Saved entries

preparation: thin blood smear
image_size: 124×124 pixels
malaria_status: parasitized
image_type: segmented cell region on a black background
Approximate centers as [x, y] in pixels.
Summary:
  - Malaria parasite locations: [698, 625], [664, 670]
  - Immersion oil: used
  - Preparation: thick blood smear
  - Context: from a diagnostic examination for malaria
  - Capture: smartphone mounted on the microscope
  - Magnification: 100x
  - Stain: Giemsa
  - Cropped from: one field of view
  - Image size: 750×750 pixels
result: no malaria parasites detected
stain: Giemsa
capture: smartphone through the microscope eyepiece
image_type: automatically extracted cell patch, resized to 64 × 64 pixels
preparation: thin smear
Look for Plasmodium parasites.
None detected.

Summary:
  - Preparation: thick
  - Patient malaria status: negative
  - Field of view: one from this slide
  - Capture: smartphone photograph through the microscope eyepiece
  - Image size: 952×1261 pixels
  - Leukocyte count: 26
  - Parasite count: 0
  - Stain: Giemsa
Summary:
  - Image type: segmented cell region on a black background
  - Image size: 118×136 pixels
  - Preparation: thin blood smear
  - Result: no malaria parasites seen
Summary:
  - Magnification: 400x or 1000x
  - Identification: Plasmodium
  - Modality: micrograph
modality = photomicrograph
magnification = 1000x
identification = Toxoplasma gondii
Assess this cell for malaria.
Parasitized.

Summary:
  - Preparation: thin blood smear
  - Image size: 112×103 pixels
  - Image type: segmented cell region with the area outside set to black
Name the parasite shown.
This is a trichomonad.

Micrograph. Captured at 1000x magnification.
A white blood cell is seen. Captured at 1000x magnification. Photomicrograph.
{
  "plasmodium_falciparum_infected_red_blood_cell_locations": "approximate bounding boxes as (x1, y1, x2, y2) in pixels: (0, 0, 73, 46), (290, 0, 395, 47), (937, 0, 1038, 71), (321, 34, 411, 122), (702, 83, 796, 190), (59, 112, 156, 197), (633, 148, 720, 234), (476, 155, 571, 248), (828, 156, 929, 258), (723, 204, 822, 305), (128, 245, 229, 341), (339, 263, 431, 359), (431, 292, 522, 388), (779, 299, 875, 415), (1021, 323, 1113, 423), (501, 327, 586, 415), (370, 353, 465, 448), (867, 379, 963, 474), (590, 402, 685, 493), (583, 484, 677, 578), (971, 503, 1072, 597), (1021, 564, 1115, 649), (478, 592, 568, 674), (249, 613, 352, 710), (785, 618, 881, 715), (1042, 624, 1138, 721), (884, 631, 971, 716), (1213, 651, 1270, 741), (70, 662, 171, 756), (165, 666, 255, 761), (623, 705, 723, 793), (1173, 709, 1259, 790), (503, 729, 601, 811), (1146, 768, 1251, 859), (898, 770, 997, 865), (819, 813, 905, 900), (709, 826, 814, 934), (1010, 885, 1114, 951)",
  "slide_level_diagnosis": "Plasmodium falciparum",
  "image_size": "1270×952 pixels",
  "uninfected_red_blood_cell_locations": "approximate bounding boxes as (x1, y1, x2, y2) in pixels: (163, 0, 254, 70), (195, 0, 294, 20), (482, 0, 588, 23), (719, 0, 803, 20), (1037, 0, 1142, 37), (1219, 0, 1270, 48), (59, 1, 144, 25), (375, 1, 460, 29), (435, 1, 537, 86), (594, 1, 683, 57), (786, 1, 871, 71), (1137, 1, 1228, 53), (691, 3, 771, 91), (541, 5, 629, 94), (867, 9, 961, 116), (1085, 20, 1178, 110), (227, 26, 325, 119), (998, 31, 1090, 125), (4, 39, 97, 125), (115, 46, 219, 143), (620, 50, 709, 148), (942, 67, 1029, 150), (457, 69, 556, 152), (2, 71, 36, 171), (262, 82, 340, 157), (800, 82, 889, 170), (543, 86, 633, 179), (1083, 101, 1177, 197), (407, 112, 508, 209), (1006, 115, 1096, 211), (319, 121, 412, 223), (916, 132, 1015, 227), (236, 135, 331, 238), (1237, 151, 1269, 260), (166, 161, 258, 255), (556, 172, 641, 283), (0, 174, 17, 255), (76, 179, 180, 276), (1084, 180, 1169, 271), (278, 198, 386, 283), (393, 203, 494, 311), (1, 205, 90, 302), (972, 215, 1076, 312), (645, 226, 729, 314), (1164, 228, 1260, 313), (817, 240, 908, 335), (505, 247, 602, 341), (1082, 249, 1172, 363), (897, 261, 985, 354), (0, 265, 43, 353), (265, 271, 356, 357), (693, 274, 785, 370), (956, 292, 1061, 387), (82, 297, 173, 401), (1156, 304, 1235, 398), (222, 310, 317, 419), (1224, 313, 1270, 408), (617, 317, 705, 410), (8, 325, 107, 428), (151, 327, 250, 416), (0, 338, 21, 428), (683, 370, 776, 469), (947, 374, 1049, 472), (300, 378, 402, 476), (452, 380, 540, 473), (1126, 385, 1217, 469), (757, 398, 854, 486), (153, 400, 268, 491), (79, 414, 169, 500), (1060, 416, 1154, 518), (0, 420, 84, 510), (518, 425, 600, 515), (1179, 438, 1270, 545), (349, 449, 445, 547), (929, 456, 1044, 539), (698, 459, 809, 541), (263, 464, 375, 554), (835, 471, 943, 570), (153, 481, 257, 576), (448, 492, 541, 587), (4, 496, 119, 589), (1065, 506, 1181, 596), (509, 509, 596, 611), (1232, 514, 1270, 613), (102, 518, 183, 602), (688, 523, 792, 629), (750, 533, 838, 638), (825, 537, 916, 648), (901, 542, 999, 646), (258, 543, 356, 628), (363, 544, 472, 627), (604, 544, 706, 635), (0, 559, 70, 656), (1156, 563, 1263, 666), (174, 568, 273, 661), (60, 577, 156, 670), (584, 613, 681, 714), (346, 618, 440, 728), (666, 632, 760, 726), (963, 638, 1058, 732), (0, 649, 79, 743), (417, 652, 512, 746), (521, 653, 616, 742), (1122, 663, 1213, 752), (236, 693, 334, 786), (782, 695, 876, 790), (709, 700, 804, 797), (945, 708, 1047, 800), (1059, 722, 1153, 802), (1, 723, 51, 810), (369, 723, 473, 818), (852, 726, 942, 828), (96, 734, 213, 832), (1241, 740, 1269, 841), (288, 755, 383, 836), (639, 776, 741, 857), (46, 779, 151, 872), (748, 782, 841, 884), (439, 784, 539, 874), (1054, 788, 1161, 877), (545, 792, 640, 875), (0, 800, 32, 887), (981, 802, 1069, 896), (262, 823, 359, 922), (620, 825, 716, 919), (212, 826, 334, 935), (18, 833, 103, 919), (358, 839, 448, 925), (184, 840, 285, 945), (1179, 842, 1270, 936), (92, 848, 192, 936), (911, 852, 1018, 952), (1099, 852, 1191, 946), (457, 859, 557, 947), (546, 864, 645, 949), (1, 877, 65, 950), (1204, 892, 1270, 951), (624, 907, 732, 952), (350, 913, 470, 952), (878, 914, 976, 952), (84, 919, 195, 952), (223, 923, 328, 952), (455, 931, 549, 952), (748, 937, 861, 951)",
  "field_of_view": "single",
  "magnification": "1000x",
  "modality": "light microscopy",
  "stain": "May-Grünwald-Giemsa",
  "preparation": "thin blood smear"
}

_Task objective_
Each line of the data above is to be set down exactly.

_Response to the exercise_
preparation: thin blood smear
image_size: 124×124 pixels
malaria_status: parasitized
image_type: segmented cell region on a black background
Approximate centers as [x, y] in pixels.
Summary:
  - Malaria parasite locations: [698, 625], [664, 670]
  - Immersion oil: used
  - Preparation: thick blood smear
  - Context: from a diagnostic examination for malaria
  - Capture: smartphone mounted on the microscope
  - Magnification: 100x
  - Stain: Giemsa
  - Cropped from: one field of view
  - Image size: 750×750 pixels
result: no malaria parasites detected
stain: Giemsa
capture: smartphone through the microscope eyepiece
image_type: automatically extracted cell patch, resized to 64 × 64 pixels
preparation: thin smear
Look for Plasmodium parasites.
None detected.

Summary:
  - Preparation: thick
  - Patient malaria status: negative
  - Field of view: one from this slide
  - Capture: smartphone photograph through the microscope eyepiece
  - Image size: 952×1261 pixels
  - Leukocyte count: 26
  - Parasite count: 0
  - Stain: Giemsa
Summary:
  - Image type: segmented cell region on a black background
  - Image size: 118×136 pixels
  - Preparation: thin blood smear
  - Result: no malaria parasites seen
Summary:
  - Magnification: 400x or 1000x
  - Identification: Plasmodium
  - Modality: micrograph
modality = photomicrograph
magnification = 1000x
identification = Toxoplasma gondii
Assess this cell for malaria.
Parasitized.

Summary:
  - Preparation: thin blood smear
  - Image size: 112×103 pixels
  - Image type: segmented cell region with the area outside set to black
Name the parasite shown.
This is a trichomonad.

Micrograph. Captured at 1000x magnification.
A white blood cell is seen. Captured at 1000x magnification. Photomicrograph.
{
  "plasmodium_falciparum_infected_red_blood_cell_locations": "approximate bounding boxes as (x1, y1, x2, y2) in pixels: (0, 0, 73, 46), (290, 0, 395, 47), (937, 0, 1038, 71), (321, 34, 411, 122), (702, 83, 796, 190), (59, 112, 156, 197), (633, 148, 720, 234), (476, 155, 571, 248), (828, 156, 929, 258), (723, 204, 822, 305), (128, 245, 229, 341), (339, 263, 431, 359), (431, 292, 522, 388), (779, 299, 875, 415), (1021, 323, 1113, 423), (501, 327, 586, 415), (370, 353, 465, 448), (867, 379, 963, 474), (590, 402, 685, 493), (583, 484, 677, 578), (971, 503, 1072, 597), (1021, 564, 1115, 649), (478, 592, 568, 674), (249, 613, 352, 710), (785, 618, 881, 715), (1042, 624, 1138, 721), (884, 631, 971, 716), (1213, 651, 1270, 741), (70, 662, 171, 756), (165, 666, 255, 761), (623, 705, 723, 793), (1173, 709, 1259, 790), (503, 729, 601, 811), (1146, 768, 1251, 859), (898, 770, 997, 865), (819, 813, 905, 900), (709, 826, 814, 934), (1010, 885, 1114, 951)",
  "slide_level_diagnosis": "Plasmodium falciparum",
  "image_size": "1270×952 pixels",
  "uninfected_red_blood_cell_locations": "approximate bounding boxes as (x1, y1, x2, y2) in pixels: (163, 0, 254, 70), (195, 0, 294, 20), (482, 0, 588, 23), (719, 0, 803, 20), (1037, 0, 1142, 37), (1219, 0, 1270, 48), (59, 1, 144, 25), (375, 1, 460, 29), (435, 1, 537, 86), (594, 1, 683, 57), (786, 1, 871, 71), (1137, 1, 1228, 53), (691, 3, 771, 91), (541, 5, 629, 94), (867, 9, 961, 116), (1085, 20, 1178, 110), (227, 26, 325, 119), (998, 31, 1090, 125), (4, 39, 97, 125), (115, 46, 219, 143), (620, 50, 709, 148), (942, 67, 1029, 150), (457, 69, 556, 152), (2, 71, 36, 171), (262, 82, 340, 157), (800, 82, 889, 170), (543, 86, 633, 179), (1083, 101, 1177, 197), (407, 112, 508, 209), (1006, 115, 1096, 211), (319, 121, 412, 223), (916, 132, 1015, 227), (236, 135, 331, 238), (1237, 151, 1269, 260), (166, 161, 258, 255), (556, 172, 641, 283), (0, 174, 17, 255), (76, 179, 180, 276), (1084, 180, 1169, 271), (278, 198, 386, 283), (393, 203, 494, 311), (1, 205, 90, 302), (972, 215, 1076, 312), (645, 226, 729, 314), (1164, 228, 1260, 313), (817, 240, 908, 335), (505, 247, 602, 341), (1082, 249, 1172, 363), (897, 261, 985, 354), (0, 265, 43, 353), (265, 271, 356, 357), (693, 274, 785, 370), (956, 292, 1061, 387), (82, 297, 173, 401), (1156, 304, 1235, 398), (222, 310, 317, 419), (1224, 313, 1270, 408), (617, 317, 705, 410), (8, 325, 107, 428), (151, 327, 250, 416), (0, 338, 21, 428), (683, 370, 776, 469), (947, 374, 1049, 472), (300, 378, 402, 476), (452, 380, 540, 473), (1126, 385, 1217, 469), (757, 398, 854, 486), (153, 400, 268, 491), (79, 414, 169, 500), (1060, 416, 1154, 518), (0, 420, 84, 510), (518, 425, 600, 515), (1179, 438, 1270, 545), (349, 449, 445, 547), (929, 456, 1044, 539), (698, 459, 809, 541), (263, 464, 375, 554), (835, 471, 943, 570), (153, 481, 257, 576), (448, 492, 541, 587), (4, 496, 119, 589), (1065, 506, 1181, 596), (509, 509, 596, 611), (1232, 514, 1270, 613), (102, 518, 183, 602), (688, 523, 792, 629), (750, 533, 838, 638), (825, 537, 916, 648), (901, 542, 999, 646), (258, 543, 356, 628), (363, 544, 472, 627), (604, 544, 706, 635), (0, 559, 70, 656), (1156, 563, 1263, 666), (174, 568, 273, 661), (60, 577, 156, 670), (584, 613, 681, 714), (346, 618, 440, 728), (666, 632, 760, 726), (963, 638, 1058, 732), (0, 649, 79, 743), (417, 652, 512, 746), (521, 653, 616, 742), (1122, 663, 1213, 752), (236, 693, 334, 786), (782, 695, 876, 790), (709, 700, 804, 797), (945, 708, 1047, 800), (1059, 722, 1153, 802), (1, 723, 51, 810), (369, 723, 473, 818), (852, 726, 942, 828), (96, 734, 213, 832), (1241, 740, 1269, 841), (288, 755, 383, 836), (639, 776, 741, 857), (46, 779, 151, 872), (748, 782, 841, 884), (439, 784, 539, 874), (1054, 788, 1161, 877), (545, 792, 640, 875), (0, 800, 32, 887), (981, 802, 1069, 896), (262, 823, 359, 922), (620, 825, 716, 919), (212, 826, 334, 935), (18, 833, 103, 919), (358, 839, 448, 925), (184, 840, 285, 945), (1179, 842, 1270, 936), (92, 848, 192, 936), (911, 852, 1018, 952), (1099, 852, 1191, 946), (457, 859, 557, 947), (546, 864, 645, 949), (1, 877, 65, 950), (1204, 892, 1270, 951), (624, 907, 732, 952), (350, 913, 470, 952), (878, 914, 976, 952), (84, 919, 195, 952), (223, 923, 328, 952), (455, 931, 549, 952), (748, 937, 861, 951)",
  "field_of_view": "single",
  "magnification": "1000x",
  "modality": "light microscopy",
  "stain": "May-Grünwald-Giemsa",
  "preparation": "thin blood smear"
}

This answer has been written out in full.